Morì nel canale, due condanne: tre anni per la morte di D’Orazio

13 Gennaio 2023

Gli imputati erano accusati di aver lasciato di notte il 51enne in stato confusionale vicino al fiume Il corpo fu ritrovato dopo giorni di ricerche, il pm aveva chiesto sei anni per entrambi gli imputati

SAN BENEDETTO DEI MARSI. Sono stati condannati a tre anni di reclusione dalla Corte d’assise dell’Aquila per aver causato la morte di Collinzio D’Orazio, il 51enne di San Benedetto dei Marsi trovato senza vita il 23 febbraio del 2019 nel fiume Giovenco, dopo tre settimane di ricerche. È questa la pena inflitta a Fabio Sante Mostacci, 31 anni, e Mirko Caniglia, 29 anni, chiamati a rispondere dell’accusa di abbandono di incapace avendo lasciato nella fredda notte del 2 febbraio di quattro anni fa il 51enne in stato confusionale alla periferia del paese, in mezzo ai campi del Fucino, vicino al fiume e in un’area fangosa. Questa situazione, secondo la tesi della Procura, avrebbe poi provocato la sua morte perché D’Orazio venne trovato senza vita nel fiume Giovenco dopo giorni di ricerche.

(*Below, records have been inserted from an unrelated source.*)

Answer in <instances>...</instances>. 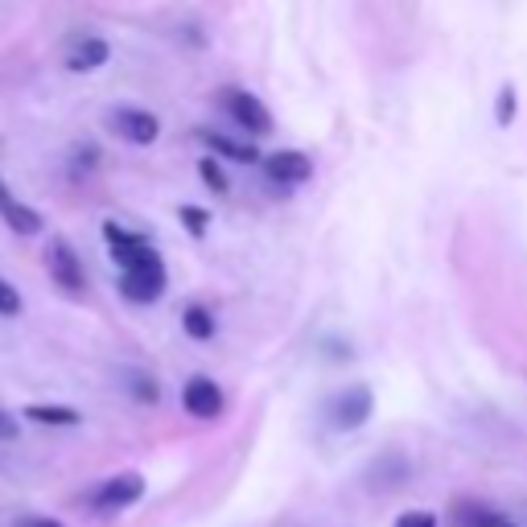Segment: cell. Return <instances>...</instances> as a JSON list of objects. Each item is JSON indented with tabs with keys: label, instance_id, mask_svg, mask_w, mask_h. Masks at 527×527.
<instances>
[{
	"label": "cell",
	"instance_id": "obj_7",
	"mask_svg": "<svg viewBox=\"0 0 527 527\" xmlns=\"http://www.w3.org/2000/svg\"><path fill=\"white\" fill-rule=\"evenodd\" d=\"M182 404L194 420H215L223 412V388L215 379H206V375H194L186 388H182Z\"/></svg>",
	"mask_w": 527,
	"mask_h": 527
},
{
	"label": "cell",
	"instance_id": "obj_18",
	"mask_svg": "<svg viewBox=\"0 0 527 527\" xmlns=\"http://www.w3.org/2000/svg\"><path fill=\"white\" fill-rule=\"evenodd\" d=\"M25 309L21 293L9 285V280H0V318H17V313Z\"/></svg>",
	"mask_w": 527,
	"mask_h": 527
},
{
	"label": "cell",
	"instance_id": "obj_10",
	"mask_svg": "<svg viewBox=\"0 0 527 527\" xmlns=\"http://www.w3.org/2000/svg\"><path fill=\"white\" fill-rule=\"evenodd\" d=\"M0 219H5L17 235H38L42 231V215L33 206H25V202H17L13 194H9V186L0 182Z\"/></svg>",
	"mask_w": 527,
	"mask_h": 527
},
{
	"label": "cell",
	"instance_id": "obj_11",
	"mask_svg": "<svg viewBox=\"0 0 527 527\" xmlns=\"http://www.w3.org/2000/svg\"><path fill=\"white\" fill-rule=\"evenodd\" d=\"M25 420H33V425H50V429H75L83 416H79V408H66V404H29Z\"/></svg>",
	"mask_w": 527,
	"mask_h": 527
},
{
	"label": "cell",
	"instance_id": "obj_17",
	"mask_svg": "<svg viewBox=\"0 0 527 527\" xmlns=\"http://www.w3.org/2000/svg\"><path fill=\"white\" fill-rule=\"evenodd\" d=\"M519 95H515V87L511 83H503L499 87V95H495V124L499 128H507L511 120H515V112H519V103H515Z\"/></svg>",
	"mask_w": 527,
	"mask_h": 527
},
{
	"label": "cell",
	"instance_id": "obj_4",
	"mask_svg": "<svg viewBox=\"0 0 527 527\" xmlns=\"http://www.w3.org/2000/svg\"><path fill=\"white\" fill-rule=\"evenodd\" d=\"M46 268H50V280H54L62 293L83 297V289H87L83 260L75 256V248H70L66 239H50V248H46Z\"/></svg>",
	"mask_w": 527,
	"mask_h": 527
},
{
	"label": "cell",
	"instance_id": "obj_14",
	"mask_svg": "<svg viewBox=\"0 0 527 527\" xmlns=\"http://www.w3.org/2000/svg\"><path fill=\"white\" fill-rule=\"evenodd\" d=\"M182 330H186L194 342H210V338H215V313H210L206 305H186Z\"/></svg>",
	"mask_w": 527,
	"mask_h": 527
},
{
	"label": "cell",
	"instance_id": "obj_9",
	"mask_svg": "<svg viewBox=\"0 0 527 527\" xmlns=\"http://www.w3.org/2000/svg\"><path fill=\"white\" fill-rule=\"evenodd\" d=\"M108 58H112V46L103 38H95V33H83V38L66 50V70H75V75H91V70L108 66Z\"/></svg>",
	"mask_w": 527,
	"mask_h": 527
},
{
	"label": "cell",
	"instance_id": "obj_13",
	"mask_svg": "<svg viewBox=\"0 0 527 527\" xmlns=\"http://www.w3.org/2000/svg\"><path fill=\"white\" fill-rule=\"evenodd\" d=\"M198 140L210 149V153H219V157H231V161H264L252 145H243V140H227L219 132H210V128H198Z\"/></svg>",
	"mask_w": 527,
	"mask_h": 527
},
{
	"label": "cell",
	"instance_id": "obj_2",
	"mask_svg": "<svg viewBox=\"0 0 527 527\" xmlns=\"http://www.w3.org/2000/svg\"><path fill=\"white\" fill-rule=\"evenodd\" d=\"M165 285H169V276H165V260H161V256H153V260H145V264H136V268L120 272V293H124L132 305H153V301H161Z\"/></svg>",
	"mask_w": 527,
	"mask_h": 527
},
{
	"label": "cell",
	"instance_id": "obj_15",
	"mask_svg": "<svg viewBox=\"0 0 527 527\" xmlns=\"http://www.w3.org/2000/svg\"><path fill=\"white\" fill-rule=\"evenodd\" d=\"M453 527H503V523L486 503H458L453 507Z\"/></svg>",
	"mask_w": 527,
	"mask_h": 527
},
{
	"label": "cell",
	"instance_id": "obj_8",
	"mask_svg": "<svg viewBox=\"0 0 527 527\" xmlns=\"http://www.w3.org/2000/svg\"><path fill=\"white\" fill-rule=\"evenodd\" d=\"M264 173L276 186H305L313 178V161L305 153H297V149H285V153L264 157Z\"/></svg>",
	"mask_w": 527,
	"mask_h": 527
},
{
	"label": "cell",
	"instance_id": "obj_19",
	"mask_svg": "<svg viewBox=\"0 0 527 527\" xmlns=\"http://www.w3.org/2000/svg\"><path fill=\"white\" fill-rule=\"evenodd\" d=\"M182 223L190 227V235H194V239H202V235H206V227H210V215H206V210H198V206H182Z\"/></svg>",
	"mask_w": 527,
	"mask_h": 527
},
{
	"label": "cell",
	"instance_id": "obj_20",
	"mask_svg": "<svg viewBox=\"0 0 527 527\" xmlns=\"http://www.w3.org/2000/svg\"><path fill=\"white\" fill-rule=\"evenodd\" d=\"M392 527H437V515L433 511H404Z\"/></svg>",
	"mask_w": 527,
	"mask_h": 527
},
{
	"label": "cell",
	"instance_id": "obj_21",
	"mask_svg": "<svg viewBox=\"0 0 527 527\" xmlns=\"http://www.w3.org/2000/svg\"><path fill=\"white\" fill-rule=\"evenodd\" d=\"M17 416L9 412V408H0V441H17Z\"/></svg>",
	"mask_w": 527,
	"mask_h": 527
},
{
	"label": "cell",
	"instance_id": "obj_3",
	"mask_svg": "<svg viewBox=\"0 0 527 527\" xmlns=\"http://www.w3.org/2000/svg\"><path fill=\"white\" fill-rule=\"evenodd\" d=\"M145 499V478H140L136 470H124V474H112V478H103L95 490H91V507L103 511V515H112V511H124L132 503Z\"/></svg>",
	"mask_w": 527,
	"mask_h": 527
},
{
	"label": "cell",
	"instance_id": "obj_23",
	"mask_svg": "<svg viewBox=\"0 0 527 527\" xmlns=\"http://www.w3.org/2000/svg\"><path fill=\"white\" fill-rule=\"evenodd\" d=\"M503 527H515V523H503Z\"/></svg>",
	"mask_w": 527,
	"mask_h": 527
},
{
	"label": "cell",
	"instance_id": "obj_5",
	"mask_svg": "<svg viewBox=\"0 0 527 527\" xmlns=\"http://www.w3.org/2000/svg\"><path fill=\"white\" fill-rule=\"evenodd\" d=\"M223 108L248 136H268L272 132V112L264 108V99H256L252 91H239V87L223 91Z\"/></svg>",
	"mask_w": 527,
	"mask_h": 527
},
{
	"label": "cell",
	"instance_id": "obj_6",
	"mask_svg": "<svg viewBox=\"0 0 527 527\" xmlns=\"http://www.w3.org/2000/svg\"><path fill=\"white\" fill-rule=\"evenodd\" d=\"M103 124H108L120 140H128V145H153L161 136V120L145 108H112L103 116Z\"/></svg>",
	"mask_w": 527,
	"mask_h": 527
},
{
	"label": "cell",
	"instance_id": "obj_16",
	"mask_svg": "<svg viewBox=\"0 0 527 527\" xmlns=\"http://www.w3.org/2000/svg\"><path fill=\"white\" fill-rule=\"evenodd\" d=\"M198 178L206 182V190H215L219 198H223V194H231L227 169H223V161H219V157H202V161H198Z\"/></svg>",
	"mask_w": 527,
	"mask_h": 527
},
{
	"label": "cell",
	"instance_id": "obj_12",
	"mask_svg": "<svg viewBox=\"0 0 527 527\" xmlns=\"http://www.w3.org/2000/svg\"><path fill=\"white\" fill-rule=\"evenodd\" d=\"M120 383H124V392H128L136 404H157V400H161V383H157L149 371H140V367H124V371H120Z\"/></svg>",
	"mask_w": 527,
	"mask_h": 527
},
{
	"label": "cell",
	"instance_id": "obj_22",
	"mask_svg": "<svg viewBox=\"0 0 527 527\" xmlns=\"http://www.w3.org/2000/svg\"><path fill=\"white\" fill-rule=\"evenodd\" d=\"M13 527H66L62 519H50V515H17Z\"/></svg>",
	"mask_w": 527,
	"mask_h": 527
},
{
	"label": "cell",
	"instance_id": "obj_1",
	"mask_svg": "<svg viewBox=\"0 0 527 527\" xmlns=\"http://www.w3.org/2000/svg\"><path fill=\"white\" fill-rule=\"evenodd\" d=\"M375 412V392L367 388V383H350V388L334 392L330 404H326V420L338 429V433H355L363 429L367 420Z\"/></svg>",
	"mask_w": 527,
	"mask_h": 527
}]
</instances>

Una tesi che ha convinto la Corte.
L’UDIENZA
È durata sette ore l’ultima udienza di un processo controverso, per una vicenda che ha catturato in questi anni l’attenzione dell’opinione pubblica, coinvolto diversi periti e consulenti tecnici e reparti speciali dei carabinieri, come quelli del Ris di Roma. L’ultimo testimone ascoltato è stato il sindaco di San Benedetto dei Marsi, il comune del Fucino dove si sono svolti i fatti. Poi sono iniziate le arringhe dei difensori e la requisitoria del pm. L’udienza è stata chiusa alle 16.10 dal presidente della Corte Marco Billi (a latere il giudice Guendalina Buccella), quindi la giuria si è riunita per prendere la decisione, arrivata alle 19.20.
LE DUE TESI
Il pm, sostituto procuratore della Repubblica di Avezzano, Luigi Sgambati aveva chiesto la condanna dei due imputati alla pena di sei anni di reclusione sostenendo che la vittima quella sera non fosse in grado di intendere e di volere e che, nonostante ciò, fu fatto scendere dall’auto in un luogo “ostile”, con il fango a terra, a pochi passi dal fiume. Questa situazione, secondo la tesi della Procura, avrebbe poi provocato la sua morte perché D’Orazio venne trovato senza vita nel fiume Giovenco dopo giorni di ricerche. Gli avvocati difensori avevano invece chiesto l’assoluzione degli imputati sostenendo che i due giovani accusati avevano lasciato D’Orazio nei pressi della sua abitazione e che, a loro avviso, non era in condizioni tali da impedirgli di rincasare autonomamente. Una ricostruzione che evidentemente non ha convinto i giudici. Il 51enne soffriva di diverse patologie ed era sottoposto a una cura farmacologica che era incompatibile con l’assunzione di bevande alcoliche.
LA MAMMA
Presente in aula anche la mamma della vittima, Teresa Di Nicola, che in questi anni ha lottato per chiedere che venisse fatta luce sulle cause che hanno portato alla morte del figlio. «Quella sera Collinzio aveva bisogno di aiuto», ha detto, «invece è stato lasciato letteralmente solo».